Yesterday evening, Suffolk University released a poll of likely voters in Florida — but not for the Republican primary. Instead, they surveyed 600 likely Florida voters in the general election, and found some interesting dynamics in a state that will be crucial to the strategies of both parties in the Electoral College fight:
Despite Newt Gingrich’s momentum within the Republican Party, he would be a weaker contender than Mitt Romney in a general election contest against President Barack Obama, according to a Suffolk University/7NEWS (WSVN-Miami) poll of likely voters in Florida.
Romney led Obama by 47 percent to 42 percent in the Florida survey, while Obama topped Gingrich by 9 points, 49 percent to 40 percent. Among independents, Obama led Romney 44 percent to 38 percent and opened up a 56 percent to 29 percent advantage over Gingrich. Gingrich grabbed 12 percent of registered Democrats, while Romney secured 18 percent of registered Democrats.
“Newt Gingrich is weak among Florida independents and likely Democratic voters compared to Romney,” said David Paleologos, director of the Suffolk University Political Research Center in Boston. “If Florida is one of six key states that swings the national election, independents in Florida hold that key, and this poll suggests that Newt won’t be able to secure Florida for his party.”
That’s a difference of 14 points between the two head-to-head matchups (Romney +5, Gingrich -9). This poll comes as Gingrich’s momentum has slowed with Republicans in the state, and it reflects the wide disparity in favorability between the two men in Florida.

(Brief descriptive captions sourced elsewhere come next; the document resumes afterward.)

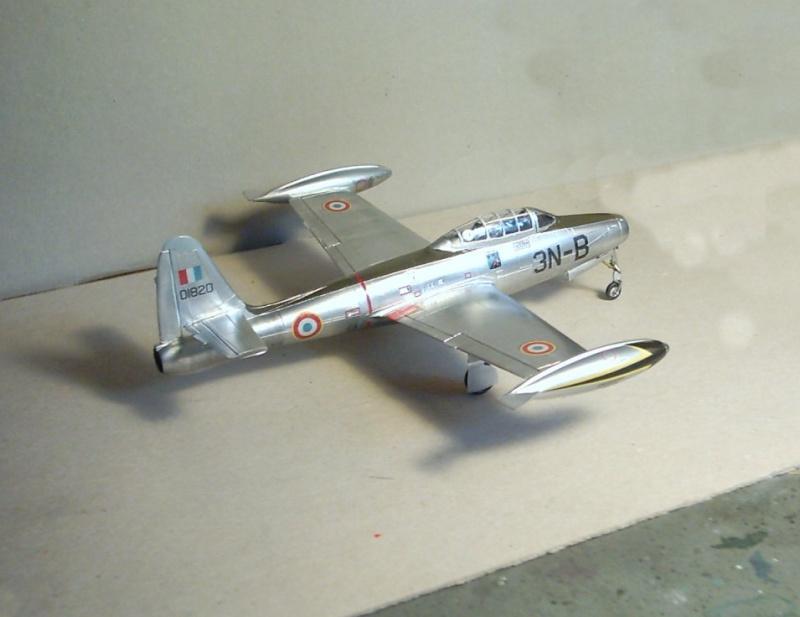 Republic F-84E Thunderjet, base Heller F-84G  Republ15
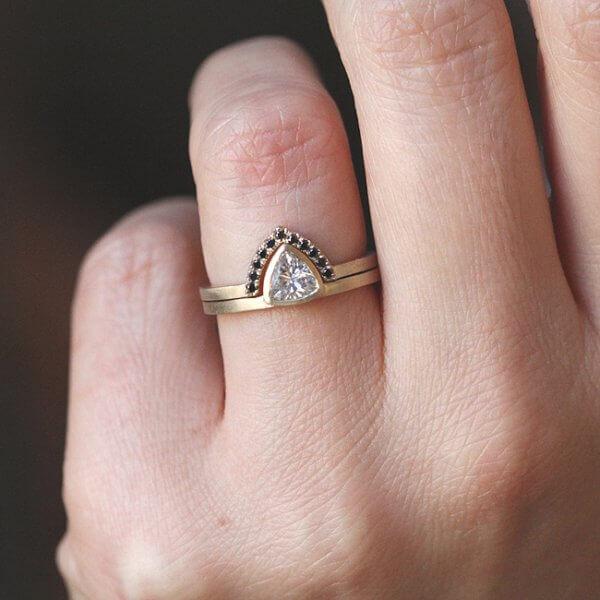 V Nesting Ring Gold and Diamonds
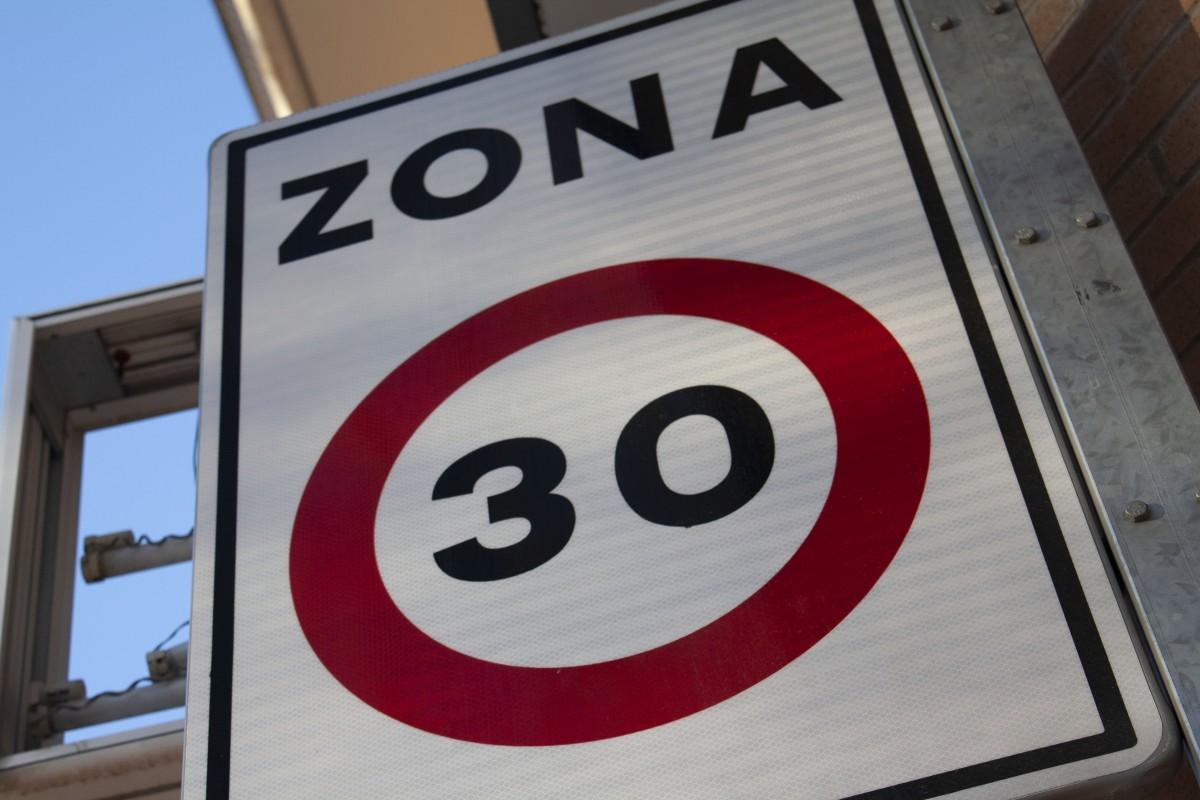 Cartell que indica la velocitat màxima permesa a la zona.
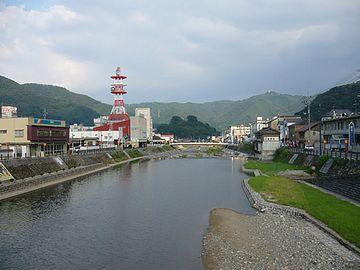 『新見駅』前を流れる高梁川。やっぱり、山が近いと、景色に風情がありますよね。
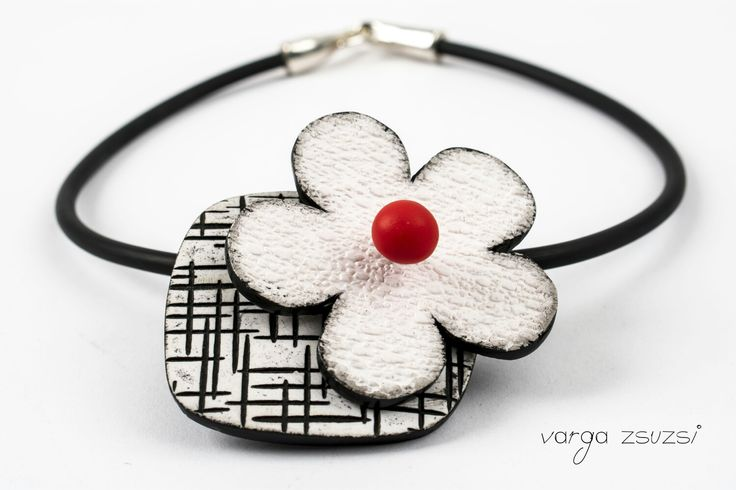 Polymer clay white flower pendant  Fehér viràg süthető gyurma medál Cernit, texture, kaucsuk, suthetogyurma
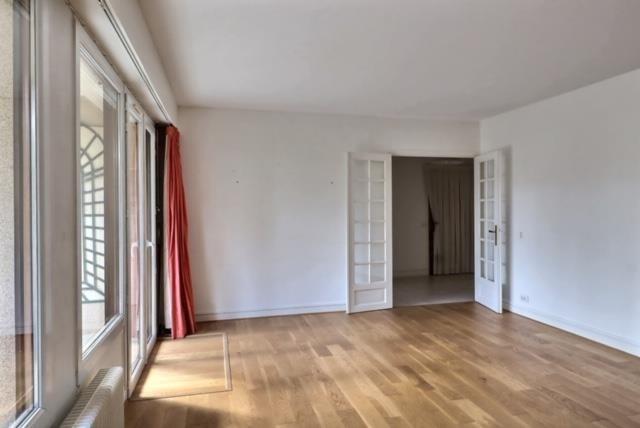 Sale apartment Versailles 650000€ - Picture 3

Mitt Romney has a positive but somewhat weak 44/37 favorability rating, but Gingrich’s is deeply negative at exactly a 2:1 ratio, 29/58 in a sample that is only a D+4, 41/37/23. Barack Obama’s job approval rating among likely Florida voters is only a 40/49, which means that Obama only outperforms his job approval by two against Romney but nine against Gingrich. Obama’s favorability numbers are also underwater at 47/48, which means voters aren’t inclined toward him anyway.
Plenty of speculation surrounds Marco Rubio as a running mate for Republicans to help keep Florida in the red column in November, but the Suffolk poll suggests that may be a bad idea. The survey only polled head-to-head with running mates with Romney as the nominee, and adding Rubio makes it a slightly closer race. As popular as Rubio is with conservatives nationwide, his favorability in Florida is just 43/32 — not bad, but not explosively great either. Romney goes from a +5 at 47/42 against Obama to a +2 for a Romney-Rubio vs Obama-Biden ticket. If Obama picks Hillary Clinton to replace Joe Biden, it swings the polling significantly to a seven-point lead over Romney-Rubio, 49/42. Interestingly, having Chris Christie on the ticket for Romney makes it a one-point race with Biden or Clinton on the ticket for Obama, although with Clinton, Obama gets a one-point lead rather than a deficit.
Gingrich might still win a Florida primary, which is closed to all but Republicans, but he’s going to make it significantly more difficult to win Florida in a general election, unless his numbers change a lot.